### [What is needed]
Which lines in the records below contain the word "myshopify"? Copy each one out.
---------- Provided data ----------
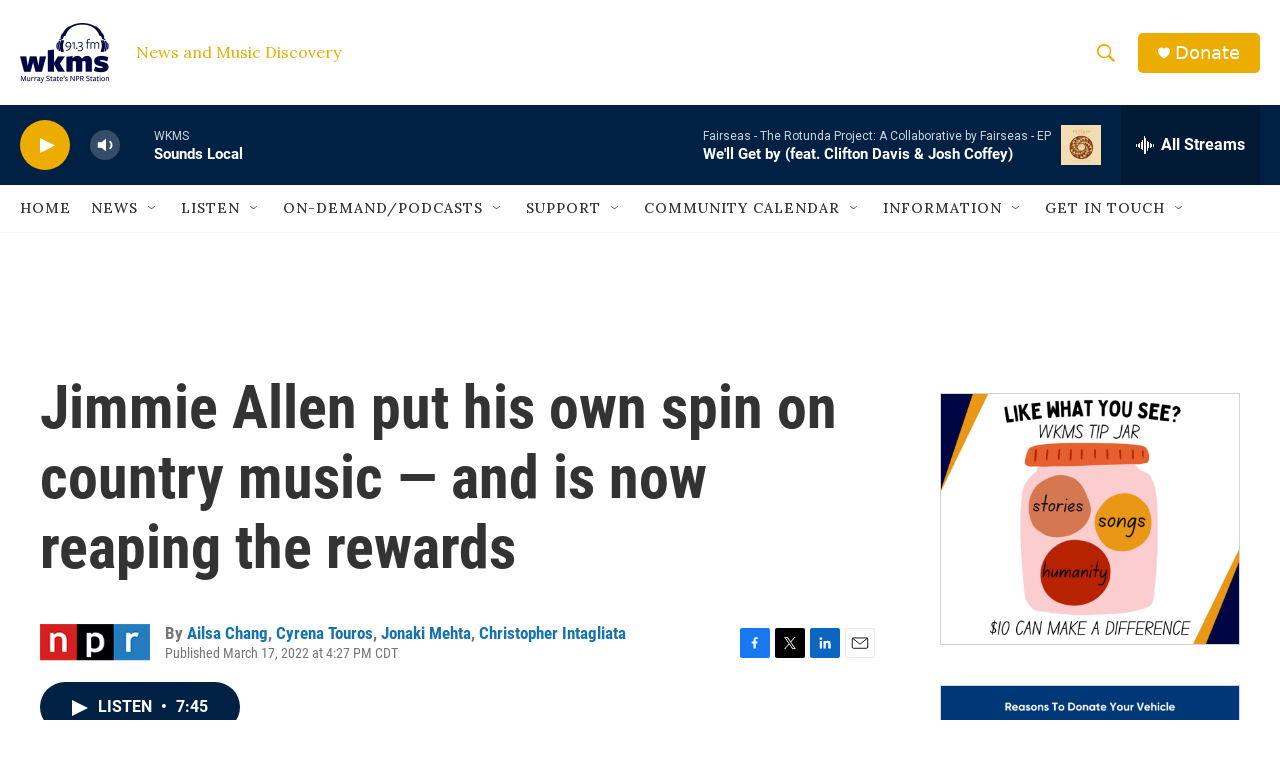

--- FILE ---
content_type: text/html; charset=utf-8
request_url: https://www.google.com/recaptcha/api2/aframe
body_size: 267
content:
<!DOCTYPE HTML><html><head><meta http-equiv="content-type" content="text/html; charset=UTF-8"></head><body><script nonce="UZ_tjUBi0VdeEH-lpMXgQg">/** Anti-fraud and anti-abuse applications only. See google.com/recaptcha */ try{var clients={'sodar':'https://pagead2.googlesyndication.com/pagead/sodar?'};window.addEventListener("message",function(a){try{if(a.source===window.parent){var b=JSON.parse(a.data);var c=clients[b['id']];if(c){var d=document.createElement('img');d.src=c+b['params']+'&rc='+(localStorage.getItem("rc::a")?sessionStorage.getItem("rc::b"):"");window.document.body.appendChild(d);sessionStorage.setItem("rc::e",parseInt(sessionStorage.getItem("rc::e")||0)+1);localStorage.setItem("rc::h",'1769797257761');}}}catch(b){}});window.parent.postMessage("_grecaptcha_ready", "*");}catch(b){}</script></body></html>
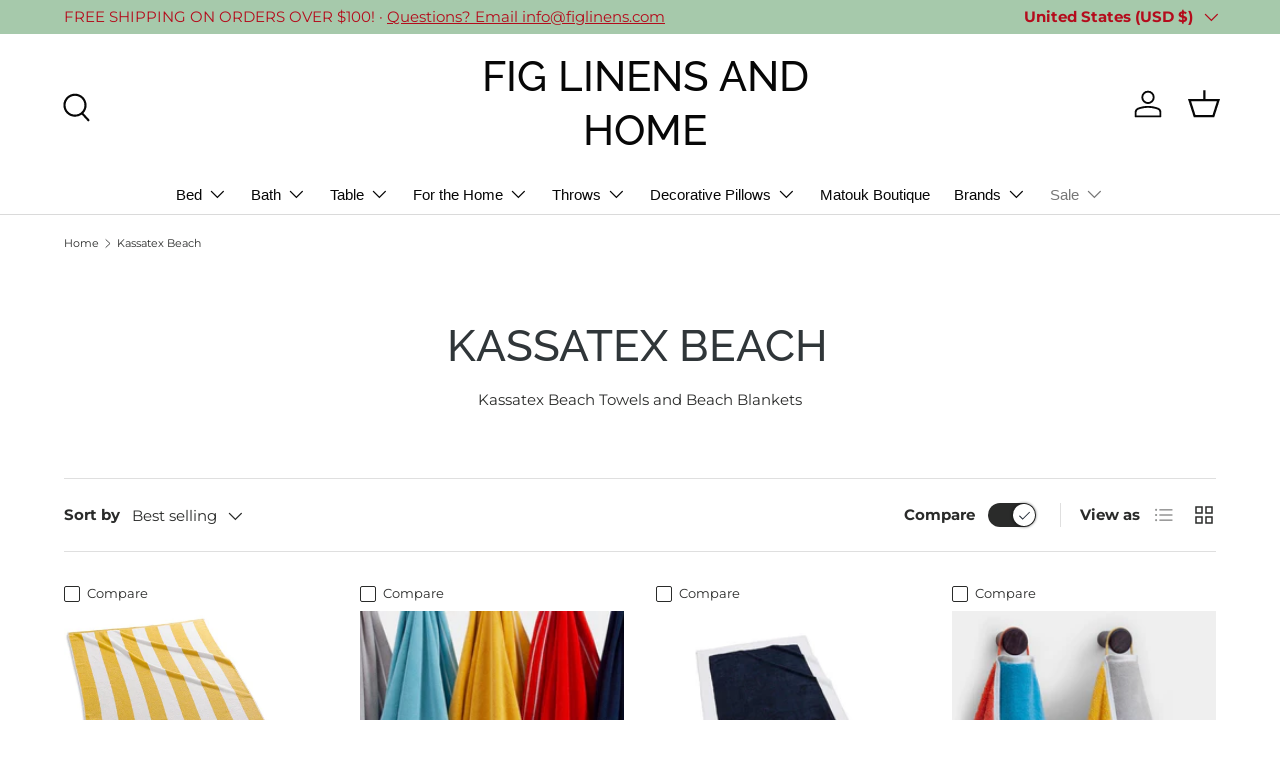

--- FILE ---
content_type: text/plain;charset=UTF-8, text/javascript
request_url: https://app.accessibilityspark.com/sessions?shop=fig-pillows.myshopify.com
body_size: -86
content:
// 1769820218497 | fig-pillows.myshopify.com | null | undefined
----------
### [Reply to the task]
request_url: https://app.accessibilityspark.com/sessions?shop=fig-pillows.myshopify.com
// 1769820218497 | fig-pillows.myshopify.com | null | undefined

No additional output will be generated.